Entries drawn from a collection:
▶
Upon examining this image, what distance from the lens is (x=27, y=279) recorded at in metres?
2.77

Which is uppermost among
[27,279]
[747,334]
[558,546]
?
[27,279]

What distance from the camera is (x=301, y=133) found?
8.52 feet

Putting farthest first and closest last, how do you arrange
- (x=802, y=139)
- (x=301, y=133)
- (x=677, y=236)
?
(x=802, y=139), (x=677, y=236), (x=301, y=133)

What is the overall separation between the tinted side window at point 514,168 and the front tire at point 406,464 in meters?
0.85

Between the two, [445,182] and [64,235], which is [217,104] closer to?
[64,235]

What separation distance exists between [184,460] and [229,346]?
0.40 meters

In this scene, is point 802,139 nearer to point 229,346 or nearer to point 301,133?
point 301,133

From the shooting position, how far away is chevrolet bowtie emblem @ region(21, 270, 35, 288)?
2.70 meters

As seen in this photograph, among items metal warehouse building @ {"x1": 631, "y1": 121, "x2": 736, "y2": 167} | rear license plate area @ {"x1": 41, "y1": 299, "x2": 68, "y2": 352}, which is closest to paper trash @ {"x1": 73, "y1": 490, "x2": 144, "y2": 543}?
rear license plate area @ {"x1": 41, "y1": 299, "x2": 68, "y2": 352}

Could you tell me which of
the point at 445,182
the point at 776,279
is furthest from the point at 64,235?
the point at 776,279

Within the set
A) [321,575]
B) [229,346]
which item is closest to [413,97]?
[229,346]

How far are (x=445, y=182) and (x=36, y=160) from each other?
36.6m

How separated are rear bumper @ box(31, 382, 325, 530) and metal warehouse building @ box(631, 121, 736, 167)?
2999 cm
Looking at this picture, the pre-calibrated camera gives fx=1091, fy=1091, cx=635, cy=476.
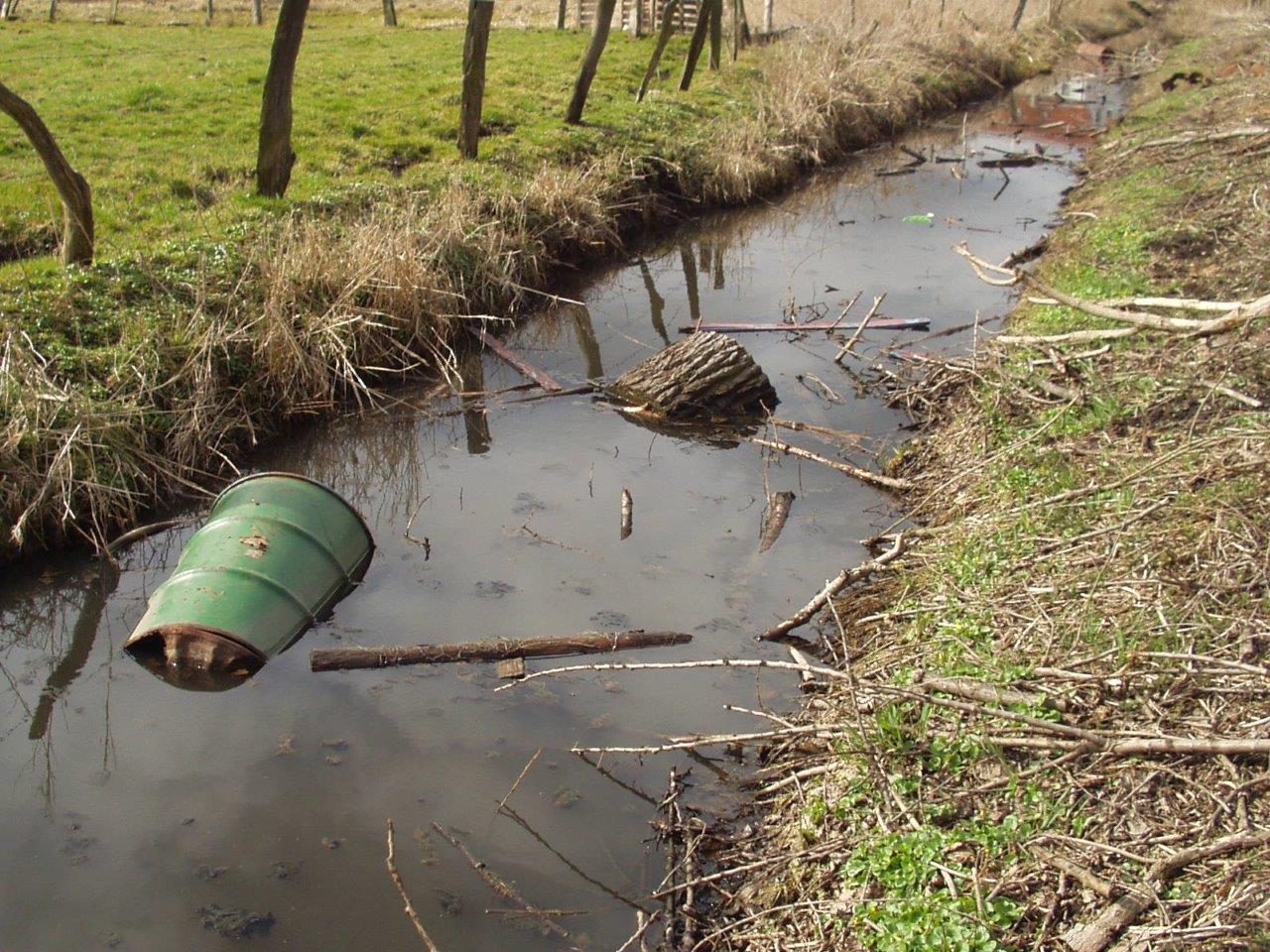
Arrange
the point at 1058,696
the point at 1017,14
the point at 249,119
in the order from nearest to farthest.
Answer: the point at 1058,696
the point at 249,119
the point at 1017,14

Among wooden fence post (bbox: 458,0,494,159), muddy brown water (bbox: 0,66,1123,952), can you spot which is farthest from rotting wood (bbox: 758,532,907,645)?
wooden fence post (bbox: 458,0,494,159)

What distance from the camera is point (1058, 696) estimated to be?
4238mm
◀
▶
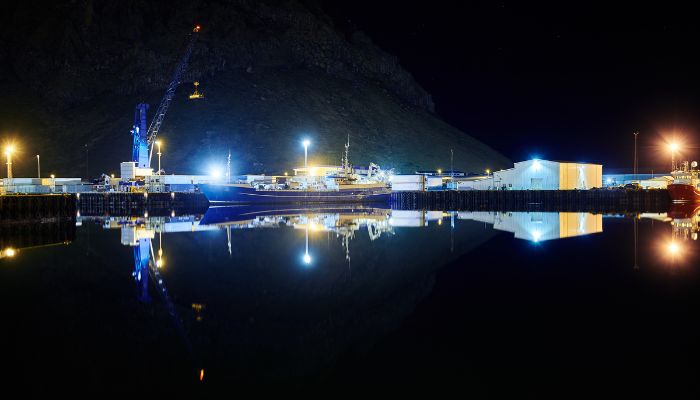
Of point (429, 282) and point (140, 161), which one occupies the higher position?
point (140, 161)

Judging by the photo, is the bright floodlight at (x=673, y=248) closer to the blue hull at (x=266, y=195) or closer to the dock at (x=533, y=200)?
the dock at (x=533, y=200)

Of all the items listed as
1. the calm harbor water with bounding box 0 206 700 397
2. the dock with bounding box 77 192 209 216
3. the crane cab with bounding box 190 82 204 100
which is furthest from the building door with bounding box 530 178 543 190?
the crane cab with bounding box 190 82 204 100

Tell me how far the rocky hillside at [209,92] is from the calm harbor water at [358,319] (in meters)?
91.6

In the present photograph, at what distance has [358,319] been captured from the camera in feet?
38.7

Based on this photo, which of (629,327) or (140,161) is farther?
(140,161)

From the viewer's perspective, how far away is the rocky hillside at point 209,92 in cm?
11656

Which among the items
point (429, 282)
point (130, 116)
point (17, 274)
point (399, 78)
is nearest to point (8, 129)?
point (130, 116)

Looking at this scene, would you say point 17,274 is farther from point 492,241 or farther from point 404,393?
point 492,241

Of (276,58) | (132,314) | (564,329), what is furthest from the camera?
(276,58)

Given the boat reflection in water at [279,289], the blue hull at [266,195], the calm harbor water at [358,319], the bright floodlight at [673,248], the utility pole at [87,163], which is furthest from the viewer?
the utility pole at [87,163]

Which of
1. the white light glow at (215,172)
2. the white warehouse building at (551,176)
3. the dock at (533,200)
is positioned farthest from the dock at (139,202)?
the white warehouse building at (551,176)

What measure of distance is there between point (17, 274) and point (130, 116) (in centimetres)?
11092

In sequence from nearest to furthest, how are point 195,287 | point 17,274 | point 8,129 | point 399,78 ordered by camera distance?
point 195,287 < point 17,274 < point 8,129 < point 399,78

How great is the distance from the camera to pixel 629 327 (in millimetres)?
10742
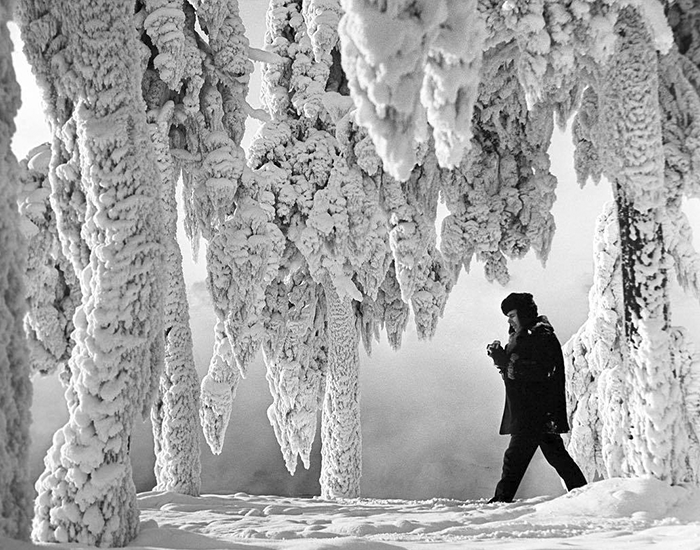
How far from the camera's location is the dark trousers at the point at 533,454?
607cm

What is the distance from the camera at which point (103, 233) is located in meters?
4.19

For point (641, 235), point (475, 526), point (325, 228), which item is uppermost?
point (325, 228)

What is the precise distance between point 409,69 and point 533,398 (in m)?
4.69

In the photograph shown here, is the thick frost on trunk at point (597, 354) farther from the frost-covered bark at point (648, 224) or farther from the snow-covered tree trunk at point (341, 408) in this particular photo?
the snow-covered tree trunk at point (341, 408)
◀
→ **THE TASK**
Locate each line in the entries above that contains the string "pole" and copy it out. Letter case counts.

→ **RESULT**
Given the boat reflection in water at [279,289], the blue hull at [266,195], the calm harbor water at [358,319], the bright floodlight at [673,248], the utility pole at [87,163], which is furthest from the viewer?
the utility pole at [87,163]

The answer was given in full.